17.
WORK PROPOSAL DESCRIPTION (Approach,
anticipated benefit in 200 words or less)
This proposal covers the further development and deployment
of Internet End-to-End Performance Monitoring (IEPM) tools. The success of the current efforts, both
within and beyond the High Energy Physics (HEP) community and the Energy
Sciences Network (ESnet) has provided ample incentive to extend the
capabilities of the existing tools, and develop new ones for purposes not
previously envisioned by the project. The project will further develop tools for an improved
understanding of the critical components that limit end-to-end performance,
and electronically publish results in the form of tables and graphs similar
to those already developed. In
addition, the project intends to extend the monitoring to high performance
networks and bulk throughput applications. This will necessarily be more
intensive in its utilization of the network and less extensively deployed.
It will be aimed at understanding how to achieve high throughput, setting
expectations, assist in trouble-shooting and provide steering information to grid
applications. Furthermore, new tools intended to aid visualization and
understanding of the analyzed results by expert and layman alike will be
developed. These tools, existing and new, and the increased emphasis
high network performance throughput, will lead to a greater understanding
of the dynamics of the Internet, help provide realistic service quality
expectations, and identify where extra resources may be effectively
applied.
18. TASK DESCRIPTION (Approach, relation to work package, in
200 words or less)
FTPA #1 This task provides for maintenance, enhancement of the
existing PingER tools and infrastructure. In
addition it will support the development of a new active and passive
network and application measurements, data collection and archiving,
analysis and associated reports. In January 2002, the IEPM PingER data
gathering tools were deployed at 34 sites in 14 countries. A total of almost 700 remote nodes at
about 420 sites in 74 countries are probed by these monitoring sites,
providing performance metrics on over 3500 end-to-end pairs. The 72 countries have over 78% of the
world's population and about 99% of the online users of the Internet. PingER is thought to be the most
extensive network performance monitoring project in existence. The new
high performance measurements will be critical to understanding today's
and future high speed networks and emerging Grid applications. As with so
many aspects of modern computing and networking, the needs of the High
Energy Physics (HEP) and ESnet communities continue to push the envelope,
and the PingER tools are an important part in measuring the success.

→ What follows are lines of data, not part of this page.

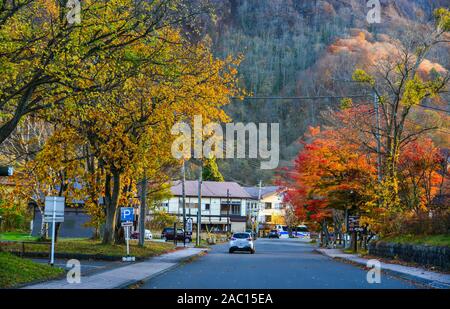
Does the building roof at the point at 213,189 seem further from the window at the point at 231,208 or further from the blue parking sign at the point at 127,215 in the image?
the blue parking sign at the point at 127,215

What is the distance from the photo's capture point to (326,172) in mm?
43531

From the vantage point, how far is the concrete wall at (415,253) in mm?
23828

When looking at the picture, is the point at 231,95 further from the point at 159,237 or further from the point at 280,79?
the point at 280,79

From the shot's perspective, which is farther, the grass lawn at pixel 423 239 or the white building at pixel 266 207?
the white building at pixel 266 207

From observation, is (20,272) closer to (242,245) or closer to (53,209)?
(53,209)

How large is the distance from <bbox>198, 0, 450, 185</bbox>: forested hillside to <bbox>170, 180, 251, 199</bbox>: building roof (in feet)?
25.6

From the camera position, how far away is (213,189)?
11319 cm

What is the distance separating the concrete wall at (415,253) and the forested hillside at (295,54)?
23.3 meters

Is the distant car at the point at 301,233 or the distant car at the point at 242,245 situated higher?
the distant car at the point at 301,233

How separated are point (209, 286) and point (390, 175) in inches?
874

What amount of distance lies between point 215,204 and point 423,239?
3421 inches

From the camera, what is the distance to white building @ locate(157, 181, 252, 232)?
112 m

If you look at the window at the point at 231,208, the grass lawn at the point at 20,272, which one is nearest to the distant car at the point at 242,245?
the grass lawn at the point at 20,272
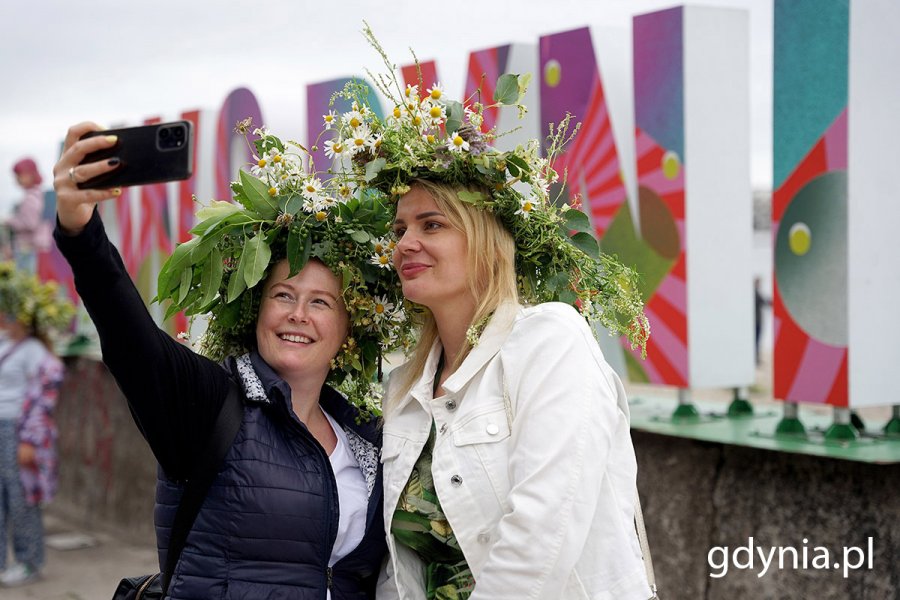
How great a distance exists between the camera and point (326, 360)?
2.89 meters

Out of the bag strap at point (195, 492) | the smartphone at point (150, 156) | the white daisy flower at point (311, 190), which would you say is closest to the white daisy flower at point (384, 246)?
the white daisy flower at point (311, 190)

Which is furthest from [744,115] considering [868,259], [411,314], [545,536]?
[545,536]

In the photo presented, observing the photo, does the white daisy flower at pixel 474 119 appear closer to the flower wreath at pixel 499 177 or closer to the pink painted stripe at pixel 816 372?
the flower wreath at pixel 499 177

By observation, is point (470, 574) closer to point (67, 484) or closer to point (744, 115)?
point (744, 115)

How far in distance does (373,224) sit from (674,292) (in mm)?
2458

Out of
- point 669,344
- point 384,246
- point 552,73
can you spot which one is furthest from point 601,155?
point 384,246

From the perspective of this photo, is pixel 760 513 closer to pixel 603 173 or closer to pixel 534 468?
pixel 603 173

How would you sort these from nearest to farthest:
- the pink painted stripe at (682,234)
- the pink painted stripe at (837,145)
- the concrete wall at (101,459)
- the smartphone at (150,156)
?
1. the smartphone at (150,156)
2. the pink painted stripe at (837,145)
3. the pink painted stripe at (682,234)
4. the concrete wall at (101,459)

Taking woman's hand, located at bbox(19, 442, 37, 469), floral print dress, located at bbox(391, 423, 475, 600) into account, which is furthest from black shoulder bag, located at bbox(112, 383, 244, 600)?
woman's hand, located at bbox(19, 442, 37, 469)

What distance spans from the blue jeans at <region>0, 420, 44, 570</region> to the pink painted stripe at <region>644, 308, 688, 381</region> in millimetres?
4642

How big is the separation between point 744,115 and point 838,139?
0.85 meters

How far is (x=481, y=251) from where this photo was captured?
107 inches

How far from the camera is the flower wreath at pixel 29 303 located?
715 centimetres

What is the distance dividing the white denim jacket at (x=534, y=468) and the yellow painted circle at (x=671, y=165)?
104 inches
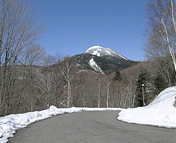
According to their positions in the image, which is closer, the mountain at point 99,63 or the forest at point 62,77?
the forest at point 62,77

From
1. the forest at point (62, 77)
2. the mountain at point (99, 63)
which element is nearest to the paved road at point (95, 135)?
the forest at point (62, 77)

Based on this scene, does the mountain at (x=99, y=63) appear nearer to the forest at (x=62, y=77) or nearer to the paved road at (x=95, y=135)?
the forest at (x=62, y=77)

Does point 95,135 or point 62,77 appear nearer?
point 95,135

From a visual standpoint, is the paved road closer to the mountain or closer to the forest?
the forest

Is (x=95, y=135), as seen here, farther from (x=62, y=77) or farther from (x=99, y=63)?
(x=99, y=63)

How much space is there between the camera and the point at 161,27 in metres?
16.5

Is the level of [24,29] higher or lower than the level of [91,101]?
higher

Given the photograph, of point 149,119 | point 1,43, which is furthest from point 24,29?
point 149,119

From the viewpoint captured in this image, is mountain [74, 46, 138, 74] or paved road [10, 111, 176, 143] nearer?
paved road [10, 111, 176, 143]

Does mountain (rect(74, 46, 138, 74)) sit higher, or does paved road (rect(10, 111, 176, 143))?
mountain (rect(74, 46, 138, 74))

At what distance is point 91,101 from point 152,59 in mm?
28755

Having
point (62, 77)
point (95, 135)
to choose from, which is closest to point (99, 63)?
point (62, 77)

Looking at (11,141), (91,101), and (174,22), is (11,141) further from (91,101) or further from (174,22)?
(91,101)

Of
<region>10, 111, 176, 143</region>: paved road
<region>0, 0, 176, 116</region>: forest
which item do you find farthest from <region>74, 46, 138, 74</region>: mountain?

Internet End-to-End Performance Monitoring
Progress in FY2001
The extent of the PingER monitoring grew to
about 3600 monitor-remote site pairs, 34 monitoring sites, 691 remote hosts at
44 sites covering 74 countries that between them contain over 99% of the
world’s population with Internet connections. The utilization grew to over 2000
web site hits per day with the accesses coming from over 45 countries. FNAL
got re-involved with the IEPM project so we spent time bringing the new group
up to speed, and mapping out plans. The robustness and quality of the FNAL
graphing tools have been improved and the data collection at FNAL has been
dramatically improved.
The PingER
analysis programs were extensively re-written and
reports were extended to provide information on inter packet delay variation,
duplicate pings and out-of-order pings. New graphical reporting tools were
added. Traceroute measurements (traceping),
archiving, mining and reporting was ported from the
existing VMS platform to Unix, and the new tool installed at SLAC. We continued
to run the legacy VMS version to ensure continuity and to validate
measurements. As before, all raw and
processed data and results is made public via the web
to enable researchers and networkers to perform their
own analyses and accelerate progress and understanding in this important field.
The pingroute tool was improved to use parallel pings
to speed up the meausurements by an order of
magnitude or more.
In collaboration with Georgia
Tech, SLAC installed, configured, understood, extended and started to use the
UCB ns-2 network simulator to further understand Internet performance and
dynamics, and allow comparison and contrast with real measurements of
throughput, re-ordering etc.
We installed, learnt about
and started Web100, an instrumented TCP stack for Linux. We hope this will
assist in understanding measurements. We worked with the Internet 2 folks to
learn about the QBone Scavenger Service (QBSS). We
built 2 test beds, one with a10Mbits/s bottleneck the other with a 100Mbits/s
bottleneck, made measurements, analyzed and made presentation on our results.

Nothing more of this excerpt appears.